_Problem description_. Copy all of the material below word for word, leaving out the pictures.

□ □ □ □ □

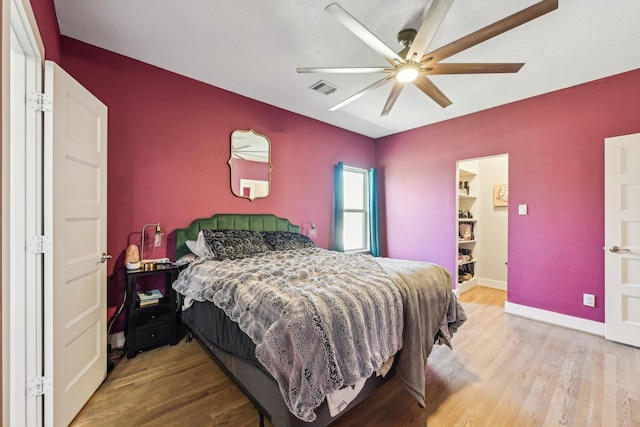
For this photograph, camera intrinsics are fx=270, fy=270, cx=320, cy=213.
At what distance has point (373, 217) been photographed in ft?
16.0

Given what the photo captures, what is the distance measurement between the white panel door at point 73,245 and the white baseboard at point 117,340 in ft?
1.67

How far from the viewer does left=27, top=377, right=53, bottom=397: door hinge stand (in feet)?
4.74

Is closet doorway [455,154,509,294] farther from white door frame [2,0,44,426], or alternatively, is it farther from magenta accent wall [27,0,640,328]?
white door frame [2,0,44,426]

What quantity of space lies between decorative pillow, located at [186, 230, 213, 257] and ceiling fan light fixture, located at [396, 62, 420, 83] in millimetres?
2267

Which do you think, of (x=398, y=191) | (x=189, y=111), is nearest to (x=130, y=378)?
(x=189, y=111)

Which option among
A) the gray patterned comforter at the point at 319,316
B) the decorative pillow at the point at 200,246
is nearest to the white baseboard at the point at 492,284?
the gray patterned comforter at the point at 319,316

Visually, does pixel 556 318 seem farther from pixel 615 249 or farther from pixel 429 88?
pixel 429 88

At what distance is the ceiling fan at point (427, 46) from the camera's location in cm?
A: 147

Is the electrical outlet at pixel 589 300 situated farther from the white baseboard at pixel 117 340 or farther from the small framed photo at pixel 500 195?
the white baseboard at pixel 117 340

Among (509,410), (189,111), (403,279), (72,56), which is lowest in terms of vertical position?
(509,410)

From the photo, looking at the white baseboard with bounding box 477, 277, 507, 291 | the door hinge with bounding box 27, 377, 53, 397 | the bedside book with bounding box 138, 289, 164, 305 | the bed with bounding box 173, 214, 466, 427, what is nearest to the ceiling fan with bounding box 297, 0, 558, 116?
the bed with bounding box 173, 214, 466, 427

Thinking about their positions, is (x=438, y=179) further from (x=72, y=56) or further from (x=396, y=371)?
(x=72, y=56)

□ □ □ □ □

_Full answer_.
For this photograph, camera intrinsics are fx=270, fy=270, cx=320, cy=213.
At what distance has point (373, 217) been photographed in ft?
16.0

Given what the photo captures, what is the distance measurement between the white panel door at point 73,245 and the white baseboard at point 117,340 in ft?
1.67

How far from the viewer does left=27, top=377, right=53, bottom=397: door hinge stand (in feet)?
4.74

Is closet doorway [455,154,509,294] farther from white door frame [2,0,44,426], or alternatively, is it farther from magenta accent wall [27,0,640,328]?
white door frame [2,0,44,426]

What quantity of space lies between decorative pillow, located at [186, 230, 213, 257] and ceiling fan light fixture, located at [396, 62, 420, 83] in millimetres?
2267

Which do you think, of (x=398, y=191) | (x=189, y=111), is nearest to (x=130, y=378)?
(x=189, y=111)

Which option among
A) the gray patterned comforter at the point at 319,316
B) the decorative pillow at the point at 200,246
is nearest to the white baseboard at the point at 492,284?
the gray patterned comforter at the point at 319,316

Visually, does pixel 556 318 seem farther from pixel 615 249 or farther from pixel 429 88?
pixel 429 88

At what distance is the ceiling fan at point (427, 46) from the camera's location in cm?
A: 147

Is the electrical outlet at pixel 589 300 situated farther from the white baseboard at pixel 117 340 or farther from the small framed photo at pixel 500 195?
the white baseboard at pixel 117 340

Among (509,410), (189,111), (403,279), (72,56), which is lowest in terms of vertical position?
(509,410)

From the photo, looking at the white baseboard with bounding box 477, 277, 507, 291 | the door hinge with bounding box 27, 377, 53, 397 | the bedside book with bounding box 138, 289, 164, 305 | the bed with bounding box 173, 214, 466, 427, what is nearest to the ceiling fan with bounding box 297, 0, 558, 116?
the bed with bounding box 173, 214, 466, 427

Thinking about their positions, is (x=438, y=179) further from (x=72, y=56) or further from (x=396, y=371)?
(x=72, y=56)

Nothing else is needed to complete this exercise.